DATA SECTION –
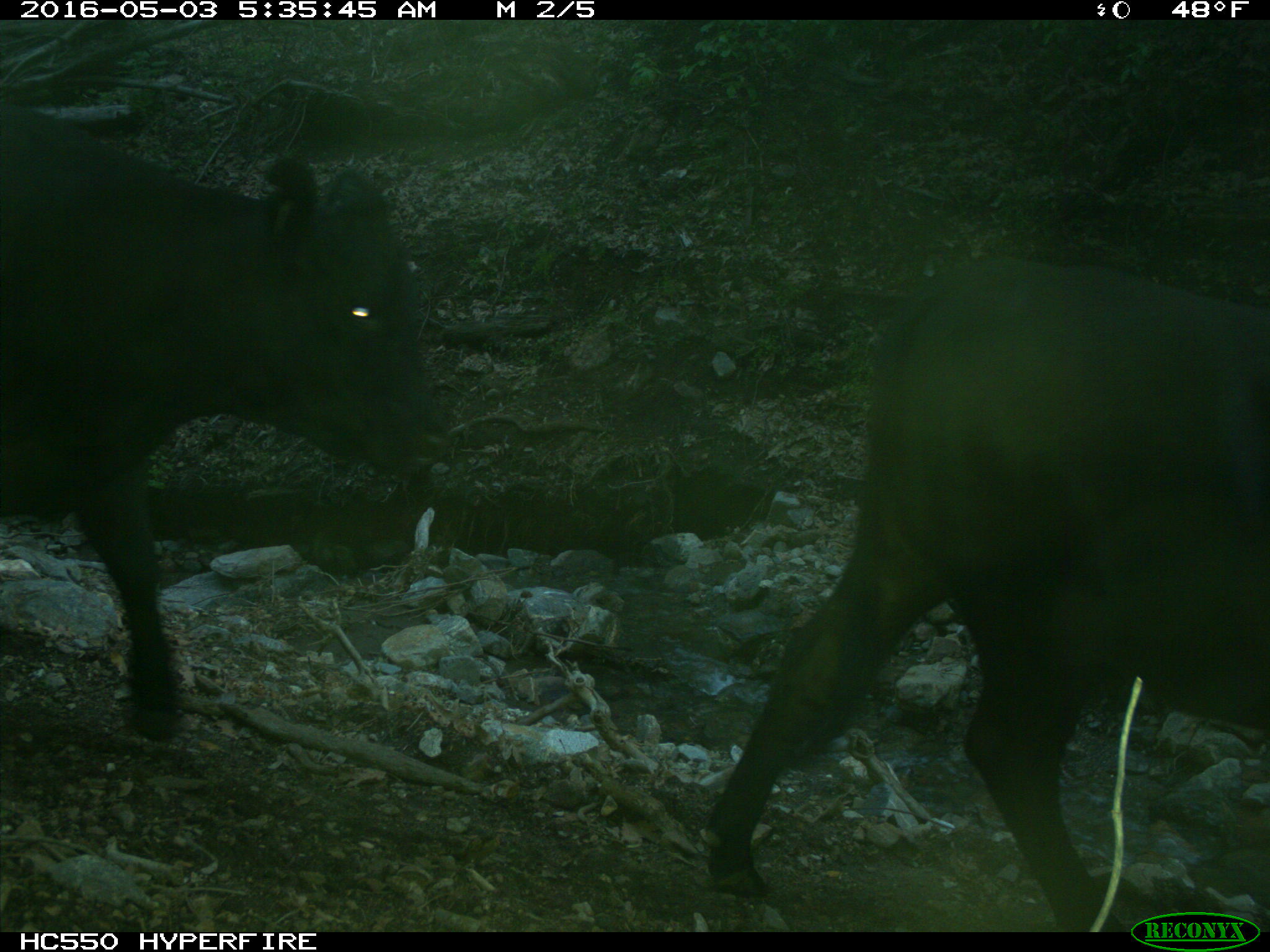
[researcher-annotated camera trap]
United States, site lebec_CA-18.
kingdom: Animalia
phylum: Chordata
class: Mammalia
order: Artiodactyla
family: Bovidae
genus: Bos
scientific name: Bos taurus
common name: domestic cow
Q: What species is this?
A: Bos taurus (domestic cow).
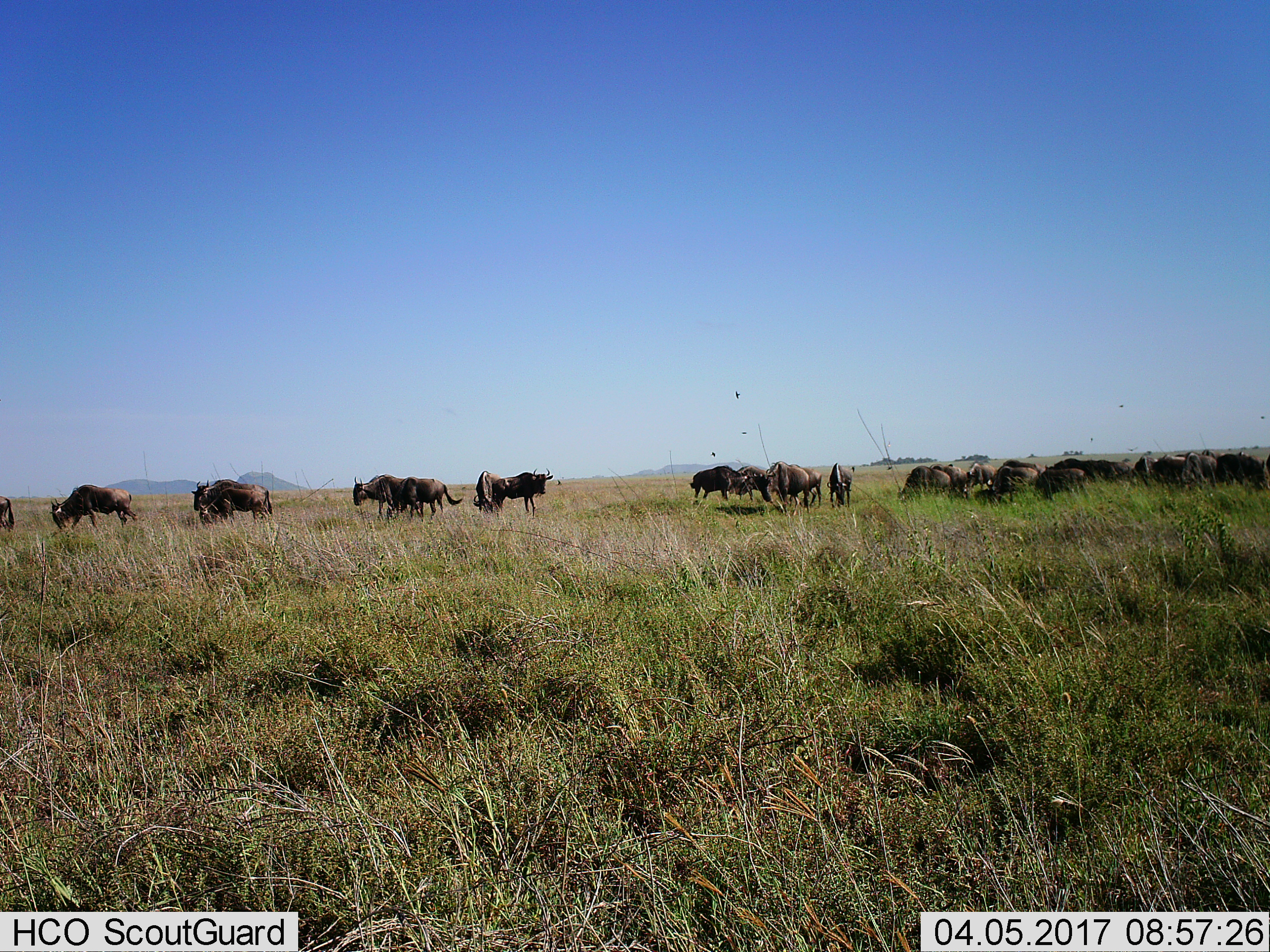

WHAT NEEDS TO BE DONE – Give again, word for word, only the lines that run from the top of the data above through the line with "Q: What species is this?". Drop the pictures.

EXERCISE ANSWER –
[researcher-annotated camera trap]
United States, site lebec_CA-18.
kingdom: Animalia
phylum: Chordata
class: Mammalia
order: Artiodactyla
family: Bovidae
genus: Bos
scientific name: Bos taurus
common name: domestic cow
Q: What species is this?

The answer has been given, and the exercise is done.